→ **ASSIGNED TASK A**
Can you rewrite the paragraph of Ilse Knoll's account of Continental that begins "During the war, I lived in three different apartments" as a short list that keeps its main facts?
→ **ASSIGNED TASK B**
Would you go on with Ilse Knoll's account of Continental in Hanover, starting after its last sentence?

→ **READING PASSAGE**
------------------------------------------------

Ilse Knoll, born in Hanover in 1925, talks about her work and experiences at Continental in Hanover during the war times and how her granddaughter, Ines, continued the Continental family tradition in Regensburg, after Continental took over Siemens VDO.
"My name is Ilse; I am 96 years old, and I come from Hanover. I completed my training as "Technical Assistant for Chemistry and Biology" in Berlin. However, since I definitely wanted to return to my hometown, Continental Hanover opened up as a future employer. Fortunately, I found a vacant job there and started working in the main laboratory at the Vahrenwalder Straße location in 1943.
At Continental in Hanover, rubber products were already being made at that time. Our task consisted essentially of testing all materials in order to release them for production. However, due to a laboratory fire, we were outsourced to the nearby Continental location in Limmer 4-5 months later. We spent several weeks there during the restoration and did our usual work. While other colleagues went back to Hanover, I internally transferred to a small latex rubber laboratory and worked there for the rest of my time in Continental. Altogether, we were only three people there - one supervisor, another employee and me. However, my superior was summoned to war shortly after, so I was promoted to be the boss instead. Our job in the laboratory was to check the quality of the viscosity for surgical gloves, which were also produced by the company. After the end of the war, we also designed the first car seats made of latex foam. We were always two or three people in the lab, but I found the independent work very interesting.
During the war, I lived in three different apartments, since the first two were bombed out. In the most intense phase, Hanover was the target of air strikes every night. My third apartment was located at Vahrenwalder Platz, close to the Continental factory. Thanks to our staff cards, which were already available at the time, the company was a life saver for me and many other colleagues at the time, because we were officially allowed to hide in the basement during the evening and thus were better protected from the bombing. It was assumed that the buildings built for the heavy machinery on the upper floors would stop the bombs. The bombs were supposed to explode on the upper floors and could not reach the basement. We were warned by sirens about an imminent attack, so that we could walk straight to the factory. That was a great relief to me. At the time, most people went to bed fully dressed in order to avoid wasting time in case of an emergency.

------------------------------------------------

→ **INFORMATION**
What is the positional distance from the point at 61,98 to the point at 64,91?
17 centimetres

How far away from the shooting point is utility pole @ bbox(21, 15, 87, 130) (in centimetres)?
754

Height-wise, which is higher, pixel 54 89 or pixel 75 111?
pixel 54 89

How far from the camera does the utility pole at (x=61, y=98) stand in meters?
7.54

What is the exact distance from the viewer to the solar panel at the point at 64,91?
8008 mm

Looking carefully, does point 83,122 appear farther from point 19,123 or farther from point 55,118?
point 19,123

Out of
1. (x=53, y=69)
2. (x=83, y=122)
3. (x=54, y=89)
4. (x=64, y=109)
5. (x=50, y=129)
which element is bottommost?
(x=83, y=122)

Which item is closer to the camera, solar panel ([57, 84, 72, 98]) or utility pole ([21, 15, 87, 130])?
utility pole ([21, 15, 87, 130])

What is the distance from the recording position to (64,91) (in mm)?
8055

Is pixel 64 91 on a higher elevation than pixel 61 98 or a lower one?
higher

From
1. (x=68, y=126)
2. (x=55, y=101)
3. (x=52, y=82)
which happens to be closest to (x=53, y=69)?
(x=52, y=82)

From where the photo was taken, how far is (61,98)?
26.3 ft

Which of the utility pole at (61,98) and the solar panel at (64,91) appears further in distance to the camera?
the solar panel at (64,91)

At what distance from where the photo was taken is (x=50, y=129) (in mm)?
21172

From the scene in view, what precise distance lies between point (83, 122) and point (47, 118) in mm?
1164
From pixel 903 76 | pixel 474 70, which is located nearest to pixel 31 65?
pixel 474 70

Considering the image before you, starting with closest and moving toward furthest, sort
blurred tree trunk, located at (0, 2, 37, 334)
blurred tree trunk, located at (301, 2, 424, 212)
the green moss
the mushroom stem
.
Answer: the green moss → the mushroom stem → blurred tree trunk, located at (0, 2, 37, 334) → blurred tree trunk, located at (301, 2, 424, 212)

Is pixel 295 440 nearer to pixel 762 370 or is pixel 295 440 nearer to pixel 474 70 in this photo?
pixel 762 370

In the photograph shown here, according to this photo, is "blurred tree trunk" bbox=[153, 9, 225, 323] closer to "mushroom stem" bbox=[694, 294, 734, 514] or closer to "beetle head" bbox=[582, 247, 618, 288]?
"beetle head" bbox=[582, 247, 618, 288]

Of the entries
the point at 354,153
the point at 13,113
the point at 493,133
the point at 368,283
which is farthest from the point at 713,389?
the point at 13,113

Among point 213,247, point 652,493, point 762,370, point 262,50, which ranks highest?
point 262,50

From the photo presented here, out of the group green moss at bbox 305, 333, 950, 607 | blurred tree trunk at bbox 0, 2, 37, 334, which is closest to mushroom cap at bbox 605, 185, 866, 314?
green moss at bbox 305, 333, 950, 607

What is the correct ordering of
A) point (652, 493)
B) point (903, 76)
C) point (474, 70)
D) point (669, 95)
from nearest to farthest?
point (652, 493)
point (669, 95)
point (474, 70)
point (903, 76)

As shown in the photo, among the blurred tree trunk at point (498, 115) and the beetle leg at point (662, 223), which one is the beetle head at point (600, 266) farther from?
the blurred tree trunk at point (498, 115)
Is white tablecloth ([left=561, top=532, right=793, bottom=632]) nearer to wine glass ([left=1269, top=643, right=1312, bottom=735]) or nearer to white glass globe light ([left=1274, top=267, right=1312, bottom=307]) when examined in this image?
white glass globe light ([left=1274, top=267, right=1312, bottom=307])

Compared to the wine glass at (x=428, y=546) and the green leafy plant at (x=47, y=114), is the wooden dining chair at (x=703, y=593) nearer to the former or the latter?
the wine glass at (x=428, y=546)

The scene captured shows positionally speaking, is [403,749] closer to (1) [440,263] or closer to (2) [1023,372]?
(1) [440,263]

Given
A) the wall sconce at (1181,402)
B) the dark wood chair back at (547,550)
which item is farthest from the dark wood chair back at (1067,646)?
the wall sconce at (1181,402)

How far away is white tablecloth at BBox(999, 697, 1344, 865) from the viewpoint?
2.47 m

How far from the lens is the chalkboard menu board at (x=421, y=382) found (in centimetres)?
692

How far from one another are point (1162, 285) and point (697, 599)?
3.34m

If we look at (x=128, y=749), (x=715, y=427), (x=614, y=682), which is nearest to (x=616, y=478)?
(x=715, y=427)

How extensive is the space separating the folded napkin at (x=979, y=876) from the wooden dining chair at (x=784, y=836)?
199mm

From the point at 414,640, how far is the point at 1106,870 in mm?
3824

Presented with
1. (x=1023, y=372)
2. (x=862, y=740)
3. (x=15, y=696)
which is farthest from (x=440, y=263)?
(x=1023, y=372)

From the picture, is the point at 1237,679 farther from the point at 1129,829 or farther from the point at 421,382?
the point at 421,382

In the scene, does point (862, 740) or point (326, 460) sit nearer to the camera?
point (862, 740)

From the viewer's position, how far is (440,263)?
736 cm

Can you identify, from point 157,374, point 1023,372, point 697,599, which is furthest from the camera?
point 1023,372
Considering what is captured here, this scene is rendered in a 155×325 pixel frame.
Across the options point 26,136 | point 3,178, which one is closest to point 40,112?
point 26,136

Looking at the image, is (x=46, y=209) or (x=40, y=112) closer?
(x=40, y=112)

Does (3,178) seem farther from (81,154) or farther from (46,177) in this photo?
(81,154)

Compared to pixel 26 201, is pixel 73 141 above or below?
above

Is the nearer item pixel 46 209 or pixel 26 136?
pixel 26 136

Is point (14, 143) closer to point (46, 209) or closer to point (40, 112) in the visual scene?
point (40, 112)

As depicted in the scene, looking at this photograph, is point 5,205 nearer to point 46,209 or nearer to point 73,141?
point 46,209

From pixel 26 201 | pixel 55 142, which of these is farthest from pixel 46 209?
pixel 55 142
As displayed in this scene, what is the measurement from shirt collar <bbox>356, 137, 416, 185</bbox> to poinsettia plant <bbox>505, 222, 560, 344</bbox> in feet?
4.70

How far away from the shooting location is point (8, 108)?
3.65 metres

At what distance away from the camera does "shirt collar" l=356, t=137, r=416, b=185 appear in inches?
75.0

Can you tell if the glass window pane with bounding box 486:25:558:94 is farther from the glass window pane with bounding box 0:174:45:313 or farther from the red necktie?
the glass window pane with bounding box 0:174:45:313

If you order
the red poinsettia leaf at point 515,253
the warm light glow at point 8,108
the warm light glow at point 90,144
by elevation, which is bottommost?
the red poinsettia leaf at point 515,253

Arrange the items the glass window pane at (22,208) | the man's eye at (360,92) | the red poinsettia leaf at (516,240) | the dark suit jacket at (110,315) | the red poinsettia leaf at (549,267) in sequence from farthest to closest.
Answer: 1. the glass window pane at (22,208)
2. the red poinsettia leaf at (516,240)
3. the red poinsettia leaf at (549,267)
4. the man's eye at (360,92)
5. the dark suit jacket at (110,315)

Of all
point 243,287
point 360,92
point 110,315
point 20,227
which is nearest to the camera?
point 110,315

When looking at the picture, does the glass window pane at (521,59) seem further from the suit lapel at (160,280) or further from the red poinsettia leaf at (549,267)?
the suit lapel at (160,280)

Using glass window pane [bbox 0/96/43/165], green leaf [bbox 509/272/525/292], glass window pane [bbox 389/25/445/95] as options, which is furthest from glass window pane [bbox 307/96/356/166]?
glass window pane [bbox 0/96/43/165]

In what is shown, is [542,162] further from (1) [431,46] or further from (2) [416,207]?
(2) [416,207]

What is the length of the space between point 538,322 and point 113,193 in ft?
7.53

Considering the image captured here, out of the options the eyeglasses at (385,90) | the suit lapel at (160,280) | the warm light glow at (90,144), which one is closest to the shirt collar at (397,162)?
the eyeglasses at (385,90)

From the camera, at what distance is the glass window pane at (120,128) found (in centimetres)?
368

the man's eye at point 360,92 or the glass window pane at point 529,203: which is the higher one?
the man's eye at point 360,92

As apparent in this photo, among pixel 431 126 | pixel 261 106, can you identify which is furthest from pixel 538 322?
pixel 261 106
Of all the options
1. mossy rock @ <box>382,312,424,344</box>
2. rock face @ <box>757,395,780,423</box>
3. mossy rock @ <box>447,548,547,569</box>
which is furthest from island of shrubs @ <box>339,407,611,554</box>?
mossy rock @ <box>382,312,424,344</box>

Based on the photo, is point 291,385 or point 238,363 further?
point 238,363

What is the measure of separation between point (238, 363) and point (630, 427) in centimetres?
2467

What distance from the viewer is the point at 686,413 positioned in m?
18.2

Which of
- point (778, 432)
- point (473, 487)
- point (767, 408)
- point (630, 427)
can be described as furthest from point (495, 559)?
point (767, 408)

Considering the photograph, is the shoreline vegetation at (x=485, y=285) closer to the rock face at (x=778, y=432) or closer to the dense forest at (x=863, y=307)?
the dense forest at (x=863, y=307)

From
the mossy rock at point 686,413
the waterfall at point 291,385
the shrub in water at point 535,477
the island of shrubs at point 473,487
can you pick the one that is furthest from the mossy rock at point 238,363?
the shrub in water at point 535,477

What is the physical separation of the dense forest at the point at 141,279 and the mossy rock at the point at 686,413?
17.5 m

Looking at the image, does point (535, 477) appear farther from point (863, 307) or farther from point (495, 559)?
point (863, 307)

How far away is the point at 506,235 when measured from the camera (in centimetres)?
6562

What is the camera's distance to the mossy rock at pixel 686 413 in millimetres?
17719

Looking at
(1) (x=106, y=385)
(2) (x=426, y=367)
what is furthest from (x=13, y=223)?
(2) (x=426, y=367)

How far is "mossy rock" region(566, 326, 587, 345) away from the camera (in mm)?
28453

------------------------------------------------

→ **TASK RESPONSE A**
- She lived in three apartments during the war because the first two were bombed out.
- At the height of the bombing, Hanover was hit by air strikes every night.
- Her third apartment was at Vahrenwalder Platz, near the Continental factory.
- Staff cards officially allowed her and many colleagues to shelter in the factory basement in the evenings, which made the company a life saver.
- The upper floors, built for heavy machinery, were expected to stop the bombs before they reached the basement.
- Sirens warned of coming attacks, so she could walk straight to the factory, which was a great relief.
- Most people went to bed fully dressed so they would not lose time in an emergency.

→ **TASK RESPONSE B**
Continental's supply has also been maintained even in the worst of times. Every day at noon, we received food for a few ration stamps in the company’s cafeteria. Even after the war, when supplies were scarce, we sometimes got free bicycle tires from Continental. These could also be exchanged for food or other items that we needed. We always appreciated it greatly as it made the situation easier for us.
After about six or seven years, when I got married, my time at the company came to an end. Later, I was able to apply the knowledge about plastics that I acquired at Continental to my new profession. Together with my husband, I restored school wall maps and later also modeled relief maps. Unfortunately, I was no longer in contact with my former Continental colleagues since I moved away from Hanover.
Whenever I pass by a Continental factory, I look back with pleasure on my work at the company. Even though it was not an easy time and it was dominated by the war, I entirely associate Continental to positive memories. My granddaughter, Ines, originally worked for Siemens VDO. When I found out about the takeover by Continental, it felt like coming back home for me and for Ines it was a positive experience from the very beginning. I am delighted that this will allow me to remain in touch with the company and share my memories of Continental with Ines."